Archive for the ‘Saudi-Arabien’ Category

Ein echter Frühling?

April 16, 2018
Die Kaaba- Das größte Heiligtum der islamischen Welt

Ändert sich was in Saudi-Land?

Der iranische Frühling ist ziemlich schnell zusammengebrochen. Die Mullahs sind so fest im Sattel wie vorher, und damit wird sich auch im gesamten Nahen Osten wenig ändern. Aber es deutet einiges darauf hin, dass es in einem mindestens ebenso wichtigen Land im Nahen Osten einen echten Frühling geben könnte. Denn er kommt nicht aus dem Volk, sondern von den Herrschern. Der junge saudische Kronprinz Mohammed bin Salman hat einige Ansichten verkündet, die in Saudi-Arabien revolutionär sind. Im Land hat es bereits einige Änderungen gegeben, die im Gegensatz zu vielen früheren Reformen nicht mikroskopisch klein waren, sondern im Alltag bemerkt werden konnten. Kinos sind erlaubt, israelische Flugzeuge dürfen saudisches Territorium durchqueren, bald werden Frauen ihren Führerschein machen können, außerdem deutete Salman eine Aufhebung des Verschleierungszwangs an.

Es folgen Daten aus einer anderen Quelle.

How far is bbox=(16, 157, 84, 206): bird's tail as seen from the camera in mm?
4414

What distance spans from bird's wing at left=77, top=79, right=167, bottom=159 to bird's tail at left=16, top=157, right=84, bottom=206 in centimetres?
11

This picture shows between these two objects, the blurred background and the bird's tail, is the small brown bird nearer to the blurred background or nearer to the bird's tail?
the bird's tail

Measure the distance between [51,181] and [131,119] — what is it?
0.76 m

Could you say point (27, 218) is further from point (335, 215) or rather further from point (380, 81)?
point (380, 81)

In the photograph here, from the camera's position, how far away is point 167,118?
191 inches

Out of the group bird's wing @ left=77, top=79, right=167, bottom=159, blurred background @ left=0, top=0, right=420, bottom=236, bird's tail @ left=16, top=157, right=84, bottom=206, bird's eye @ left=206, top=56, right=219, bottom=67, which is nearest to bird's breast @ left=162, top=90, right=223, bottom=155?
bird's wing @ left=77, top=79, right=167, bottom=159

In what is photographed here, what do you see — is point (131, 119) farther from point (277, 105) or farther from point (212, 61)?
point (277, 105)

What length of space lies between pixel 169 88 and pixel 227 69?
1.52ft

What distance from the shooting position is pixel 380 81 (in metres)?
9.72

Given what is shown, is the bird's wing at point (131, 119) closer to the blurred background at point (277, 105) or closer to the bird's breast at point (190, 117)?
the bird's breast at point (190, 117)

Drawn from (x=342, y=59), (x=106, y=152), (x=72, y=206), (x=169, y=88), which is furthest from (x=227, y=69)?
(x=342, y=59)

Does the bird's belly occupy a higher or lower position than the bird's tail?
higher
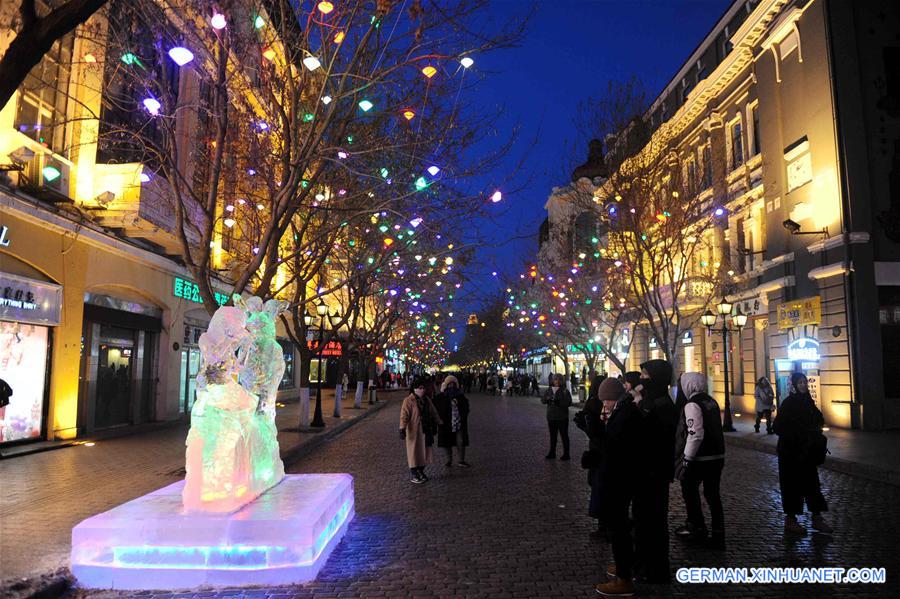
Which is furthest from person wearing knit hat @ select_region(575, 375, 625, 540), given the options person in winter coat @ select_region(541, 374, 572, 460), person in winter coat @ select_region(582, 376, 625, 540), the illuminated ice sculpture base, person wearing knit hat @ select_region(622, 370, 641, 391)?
person in winter coat @ select_region(541, 374, 572, 460)

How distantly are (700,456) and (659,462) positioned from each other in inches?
56.0

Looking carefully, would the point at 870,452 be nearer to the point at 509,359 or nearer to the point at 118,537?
the point at 118,537

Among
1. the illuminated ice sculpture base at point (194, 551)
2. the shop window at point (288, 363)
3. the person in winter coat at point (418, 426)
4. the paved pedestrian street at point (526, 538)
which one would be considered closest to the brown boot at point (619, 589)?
the paved pedestrian street at point (526, 538)

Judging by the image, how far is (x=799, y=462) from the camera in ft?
23.0

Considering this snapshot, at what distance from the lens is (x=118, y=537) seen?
214 inches

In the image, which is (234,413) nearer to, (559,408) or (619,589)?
(619,589)

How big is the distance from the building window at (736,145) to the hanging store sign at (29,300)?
78.7ft

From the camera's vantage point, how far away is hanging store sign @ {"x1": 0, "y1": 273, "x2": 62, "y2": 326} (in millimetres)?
12305

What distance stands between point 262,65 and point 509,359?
7239 centimetres

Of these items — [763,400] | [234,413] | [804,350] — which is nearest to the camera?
[234,413]

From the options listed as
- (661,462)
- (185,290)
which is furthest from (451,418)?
(185,290)

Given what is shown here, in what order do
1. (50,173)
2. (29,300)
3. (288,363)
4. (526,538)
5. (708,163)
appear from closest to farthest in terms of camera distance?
(526,538)
(29,300)
(50,173)
(708,163)
(288,363)

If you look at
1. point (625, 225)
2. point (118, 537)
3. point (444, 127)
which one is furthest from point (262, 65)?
point (625, 225)

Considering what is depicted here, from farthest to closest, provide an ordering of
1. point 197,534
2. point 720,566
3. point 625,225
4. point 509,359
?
point 509,359
point 625,225
point 720,566
point 197,534
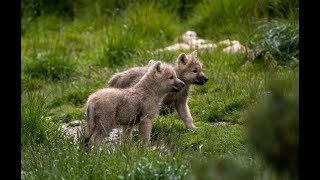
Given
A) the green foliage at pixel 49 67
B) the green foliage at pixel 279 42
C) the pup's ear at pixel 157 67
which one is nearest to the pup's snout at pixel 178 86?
the pup's ear at pixel 157 67

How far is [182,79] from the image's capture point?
33.5ft

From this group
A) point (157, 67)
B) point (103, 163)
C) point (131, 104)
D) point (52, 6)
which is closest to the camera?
point (103, 163)

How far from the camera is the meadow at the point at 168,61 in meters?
5.12

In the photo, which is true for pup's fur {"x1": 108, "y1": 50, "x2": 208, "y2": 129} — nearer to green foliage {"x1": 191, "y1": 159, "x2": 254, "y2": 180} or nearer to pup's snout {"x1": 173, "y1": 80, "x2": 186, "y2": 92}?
pup's snout {"x1": 173, "y1": 80, "x2": 186, "y2": 92}

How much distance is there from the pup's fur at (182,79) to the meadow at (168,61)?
0.62 feet

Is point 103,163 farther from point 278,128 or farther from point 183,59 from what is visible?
point 183,59

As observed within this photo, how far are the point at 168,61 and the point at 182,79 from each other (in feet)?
5.06

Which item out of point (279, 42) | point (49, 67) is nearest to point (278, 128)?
point (279, 42)

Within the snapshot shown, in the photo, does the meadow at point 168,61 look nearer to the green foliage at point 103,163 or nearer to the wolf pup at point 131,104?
the green foliage at point 103,163
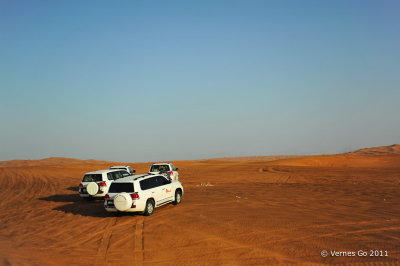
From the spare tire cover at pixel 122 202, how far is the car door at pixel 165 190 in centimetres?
226

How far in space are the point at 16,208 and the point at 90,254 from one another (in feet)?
39.6

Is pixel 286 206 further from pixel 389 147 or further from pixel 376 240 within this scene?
pixel 389 147

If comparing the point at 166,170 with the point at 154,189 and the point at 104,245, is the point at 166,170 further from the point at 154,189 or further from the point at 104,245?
the point at 104,245

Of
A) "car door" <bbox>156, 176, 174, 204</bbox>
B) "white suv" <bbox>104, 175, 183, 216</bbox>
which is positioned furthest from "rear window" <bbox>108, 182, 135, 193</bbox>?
"car door" <bbox>156, 176, 174, 204</bbox>

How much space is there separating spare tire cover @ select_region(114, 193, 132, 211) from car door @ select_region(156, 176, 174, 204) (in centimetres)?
226

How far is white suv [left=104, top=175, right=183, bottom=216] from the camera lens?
48.5 ft

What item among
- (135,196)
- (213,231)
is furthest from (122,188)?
(213,231)

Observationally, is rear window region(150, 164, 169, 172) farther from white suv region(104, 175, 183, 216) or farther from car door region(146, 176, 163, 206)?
car door region(146, 176, 163, 206)

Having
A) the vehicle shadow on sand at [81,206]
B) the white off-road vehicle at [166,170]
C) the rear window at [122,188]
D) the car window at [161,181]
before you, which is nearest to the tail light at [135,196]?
the rear window at [122,188]

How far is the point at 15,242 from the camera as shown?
1212 centimetres

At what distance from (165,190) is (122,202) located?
2.84 m

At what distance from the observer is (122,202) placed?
579 inches

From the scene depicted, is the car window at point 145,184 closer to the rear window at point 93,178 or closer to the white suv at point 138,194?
the white suv at point 138,194

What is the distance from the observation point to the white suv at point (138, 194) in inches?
582
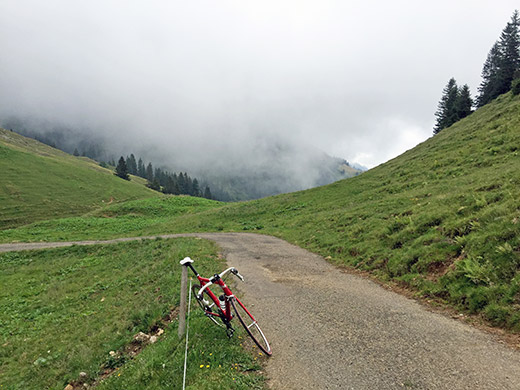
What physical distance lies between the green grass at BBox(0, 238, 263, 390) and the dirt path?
126 cm

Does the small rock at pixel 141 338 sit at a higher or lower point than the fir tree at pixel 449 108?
lower

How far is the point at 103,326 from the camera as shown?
422 inches

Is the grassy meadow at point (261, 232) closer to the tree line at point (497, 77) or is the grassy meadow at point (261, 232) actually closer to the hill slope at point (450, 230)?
the hill slope at point (450, 230)

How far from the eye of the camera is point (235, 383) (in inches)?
200

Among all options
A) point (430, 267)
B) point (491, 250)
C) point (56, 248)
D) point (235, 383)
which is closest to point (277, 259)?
point (430, 267)

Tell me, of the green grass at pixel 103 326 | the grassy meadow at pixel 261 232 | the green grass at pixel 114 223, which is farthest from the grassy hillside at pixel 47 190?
the green grass at pixel 103 326

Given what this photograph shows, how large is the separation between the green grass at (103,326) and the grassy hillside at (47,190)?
44.2 m

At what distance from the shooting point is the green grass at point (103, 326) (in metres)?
5.97

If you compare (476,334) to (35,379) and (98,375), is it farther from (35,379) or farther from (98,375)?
(35,379)

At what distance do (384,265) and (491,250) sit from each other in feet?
13.8

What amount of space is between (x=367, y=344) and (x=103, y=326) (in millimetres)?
10245

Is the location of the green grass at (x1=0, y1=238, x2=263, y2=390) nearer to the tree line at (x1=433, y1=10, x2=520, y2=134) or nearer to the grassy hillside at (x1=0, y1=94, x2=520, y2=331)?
the grassy hillside at (x1=0, y1=94, x2=520, y2=331)

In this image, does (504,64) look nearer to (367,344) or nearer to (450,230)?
(450,230)

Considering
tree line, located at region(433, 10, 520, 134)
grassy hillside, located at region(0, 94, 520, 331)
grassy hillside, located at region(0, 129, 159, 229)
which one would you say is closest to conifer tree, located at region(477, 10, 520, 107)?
tree line, located at region(433, 10, 520, 134)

Nun hat Salman dem „Time“ ein Interview gegeben. Hier hat er seine Ansichten klar dargelegt. Man sieht klar, dass er kein Kind von Traurigkeit ist. Er verteidigt das Verhaften von Bloggern, denn auch Osama bin Laden hätte „die Meinungsfreiheit missbraucht“, für die saudische Königsfamilie hat er nur Lob übrig (sie hätten das Land aufgebaut, sie seien „super-clean“ und nicht korrupt, sie hätten niemals Extremismus ins Ausland verbreitet, eine absolute Monarchie sei nicht immer schlecht, usw.), die saudische Intervention in Jemen ist für ihn ausschließlich eine humanitäre Anti-Terror-Maßnahme. Es ist klar: Salman ist ein Unterdrücker und Mörder, wie für einen Anwärter des saudischen Königsthrons zu erwarten. Dennoch macht er auch Aussagen, die Hoffnung für eine Besserung der Situation in Saudi-Arabien und im Ausland machen.

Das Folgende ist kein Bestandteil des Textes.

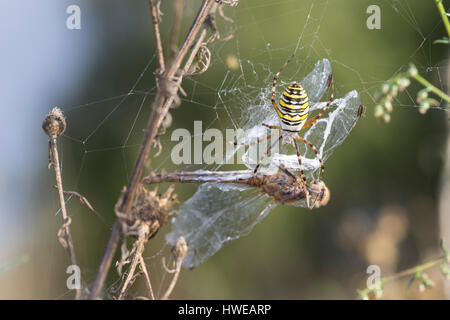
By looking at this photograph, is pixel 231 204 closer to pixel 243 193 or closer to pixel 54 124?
pixel 243 193

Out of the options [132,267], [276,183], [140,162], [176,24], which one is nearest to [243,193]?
[276,183]

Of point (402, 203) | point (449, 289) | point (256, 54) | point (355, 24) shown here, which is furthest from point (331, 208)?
point (256, 54)

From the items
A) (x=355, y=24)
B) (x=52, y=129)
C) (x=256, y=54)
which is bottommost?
(x=52, y=129)

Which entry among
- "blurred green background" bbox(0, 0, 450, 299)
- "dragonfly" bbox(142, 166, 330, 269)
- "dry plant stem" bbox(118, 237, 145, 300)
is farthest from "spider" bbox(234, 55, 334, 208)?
"blurred green background" bbox(0, 0, 450, 299)

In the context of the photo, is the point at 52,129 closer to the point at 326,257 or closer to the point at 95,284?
the point at 95,284

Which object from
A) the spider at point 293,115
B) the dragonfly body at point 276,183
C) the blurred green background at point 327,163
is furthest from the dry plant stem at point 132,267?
the blurred green background at point 327,163

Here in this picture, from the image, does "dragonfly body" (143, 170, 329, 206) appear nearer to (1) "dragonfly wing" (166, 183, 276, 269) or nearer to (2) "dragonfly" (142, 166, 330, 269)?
(2) "dragonfly" (142, 166, 330, 269)
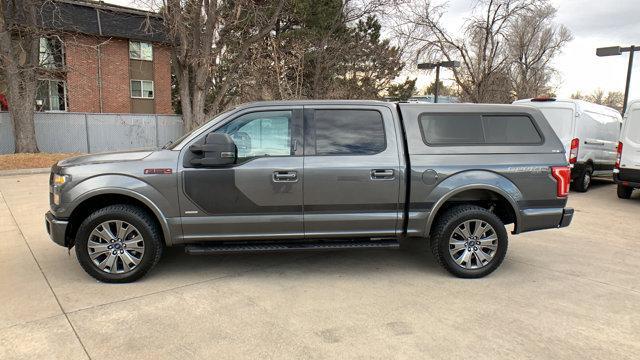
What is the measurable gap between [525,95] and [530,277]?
3343 centimetres

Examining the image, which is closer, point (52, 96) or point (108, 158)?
point (108, 158)

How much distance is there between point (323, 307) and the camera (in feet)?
A: 13.0

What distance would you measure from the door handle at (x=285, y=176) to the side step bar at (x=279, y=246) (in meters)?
0.69

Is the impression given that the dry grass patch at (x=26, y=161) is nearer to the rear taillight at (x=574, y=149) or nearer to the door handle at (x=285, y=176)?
the door handle at (x=285, y=176)

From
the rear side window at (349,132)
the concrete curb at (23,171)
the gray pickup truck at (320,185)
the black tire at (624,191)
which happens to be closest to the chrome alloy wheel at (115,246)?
the gray pickup truck at (320,185)

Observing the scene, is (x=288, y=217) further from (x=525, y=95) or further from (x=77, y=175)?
(x=525, y=95)

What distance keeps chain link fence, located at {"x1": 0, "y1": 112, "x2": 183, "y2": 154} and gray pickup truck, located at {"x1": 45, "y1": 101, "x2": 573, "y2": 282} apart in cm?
1786

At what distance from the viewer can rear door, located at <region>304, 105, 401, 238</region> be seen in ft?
14.8

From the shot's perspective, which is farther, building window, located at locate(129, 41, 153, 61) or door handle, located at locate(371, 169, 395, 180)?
building window, located at locate(129, 41, 153, 61)

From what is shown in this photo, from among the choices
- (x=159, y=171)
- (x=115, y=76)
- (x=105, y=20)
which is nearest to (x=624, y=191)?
(x=159, y=171)

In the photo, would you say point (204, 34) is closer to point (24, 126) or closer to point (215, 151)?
point (24, 126)

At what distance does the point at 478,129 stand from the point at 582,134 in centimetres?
757

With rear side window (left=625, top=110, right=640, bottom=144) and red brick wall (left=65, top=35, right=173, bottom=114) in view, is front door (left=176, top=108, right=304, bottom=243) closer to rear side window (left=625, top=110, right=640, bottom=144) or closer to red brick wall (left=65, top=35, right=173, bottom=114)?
rear side window (left=625, top=110, right=640, bottom=144)

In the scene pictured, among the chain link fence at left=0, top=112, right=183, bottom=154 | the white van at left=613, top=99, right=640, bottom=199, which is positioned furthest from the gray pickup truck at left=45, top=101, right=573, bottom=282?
the chain link fence at left=0, top=112, right=183, bottom=154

Salman spricht einige Dinge an, die eine elementare Bedeutung für den Nahen Osten und den Westen haben – und was er da sagt, klingt nicht so schlecht. Geradezu revolutionär halte ich seine Aussagen zur Muslimbruderschaft und ihrer Rolle zur Radikalisierung von Muslimen in Europa, denn wenn der zukünftige saudische König sowas sagt, besteht wirklich Grund auf Besserung in dieser Hinsicht. Aber es ist auch ein politisches Erdbeben, was er zu den Beziehungen zu Israel sagt und wie er sich die Zukunft Saudi-Arabiens vorstellt (allerdings hat er einige dieser Aussagen schon getätigt, also dürften sie nicht mehr so überraschend klingen). Selbst seine Position zu Syrien klingt nicht unvernünftig. Im Folgenden habe ich einige seiner Aussagen gesammelt, die auf einen baldigen saudischen Frühling hindeuten, der sowohl für Saudi-Arabien als auch für die Nachbarn im Nahen Osten und den Westen sehr positiv wäre. (more…)

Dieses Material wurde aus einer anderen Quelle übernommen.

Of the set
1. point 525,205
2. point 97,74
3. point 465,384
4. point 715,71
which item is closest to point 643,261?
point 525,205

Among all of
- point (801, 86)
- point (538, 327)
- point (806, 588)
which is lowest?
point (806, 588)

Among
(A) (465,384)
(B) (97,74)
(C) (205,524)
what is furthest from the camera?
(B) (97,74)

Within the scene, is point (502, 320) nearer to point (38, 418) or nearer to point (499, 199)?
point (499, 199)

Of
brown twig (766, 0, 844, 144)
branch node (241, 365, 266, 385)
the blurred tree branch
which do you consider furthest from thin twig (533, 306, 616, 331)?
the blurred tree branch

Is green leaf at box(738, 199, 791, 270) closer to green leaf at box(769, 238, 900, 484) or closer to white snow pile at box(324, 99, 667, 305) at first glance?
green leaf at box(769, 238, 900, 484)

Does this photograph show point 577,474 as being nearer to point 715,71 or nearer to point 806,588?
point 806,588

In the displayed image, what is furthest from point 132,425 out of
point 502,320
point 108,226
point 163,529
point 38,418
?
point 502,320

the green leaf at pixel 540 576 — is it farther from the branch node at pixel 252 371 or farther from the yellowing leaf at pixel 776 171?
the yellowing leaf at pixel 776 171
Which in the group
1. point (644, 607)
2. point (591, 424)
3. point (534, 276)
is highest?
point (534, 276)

Zeit für mehr Saudi-Bashing

Februar 2, 2015
Abdullah, König von Saudi-Arabien, dem wichtigsten Verbündeten der USA im Nahen Osten

Verrecke in der Hölle, Abdullah!

Der Tod von König Abdullah hat Reaktionen hervorgerufen, die zeigen, wie normal es für Politiker ist, zu lügen, heucheln und alle seine Werte lächerlich zu machen. Von Deutschland über Ägypten bis zu Russland, alle äußerten ihr Beileid. Man könnte meinen, ein Philanthrop wäre gestorben. Jeder weiß, Abdullah war der Herrscher eines Königreiches, indem Menschen öffentlich geköpft, gesteinigt, ausgepeitscht und die Hände abgehackt werden. Die Strafen unterscheiden sich kaum von denen des IS in Irak und Syrien, nur dass sie derzeit wohl weniger häufig ausgeführt werden. Sich Sorgen über Salafisten oder Pegida zu machen und dann Abdullahs Tod zu betrauern zeigt, wie viel kognitive Dissonanz hinter offiziellen Verlautbarungen steht.

Ein Grund, warum man Saudi-Arabien weniger scharf angeht, ist sicher ihre im Vergleich zu einigen Nachbarn weniger destruktive Außenpolitik. Die offizielle Linie der saudischen Regierung ist eher der Status Quo oder Restauration, während Staaten wie der Iran und Organisationen wie die Hisbollah und Hamas eine neue Ordnung etablieren wollen. Vor allem aber: Die Saudis wollen mit dem Westen kooperieren. Der Westen würde auch mit den Mullahs im Iran kooperieren, wenn sie ihre feindliche Politik einstellen würden. Diese Punkte mögen zwar erklären, warum der Westen in Saudi-Arabien trotz dessen Ideologie keinen Feind sieht, aber es ist keine Rechtfertigung für einige Aspekte in den Beziehungen des Westens zu Saudi-Arabien.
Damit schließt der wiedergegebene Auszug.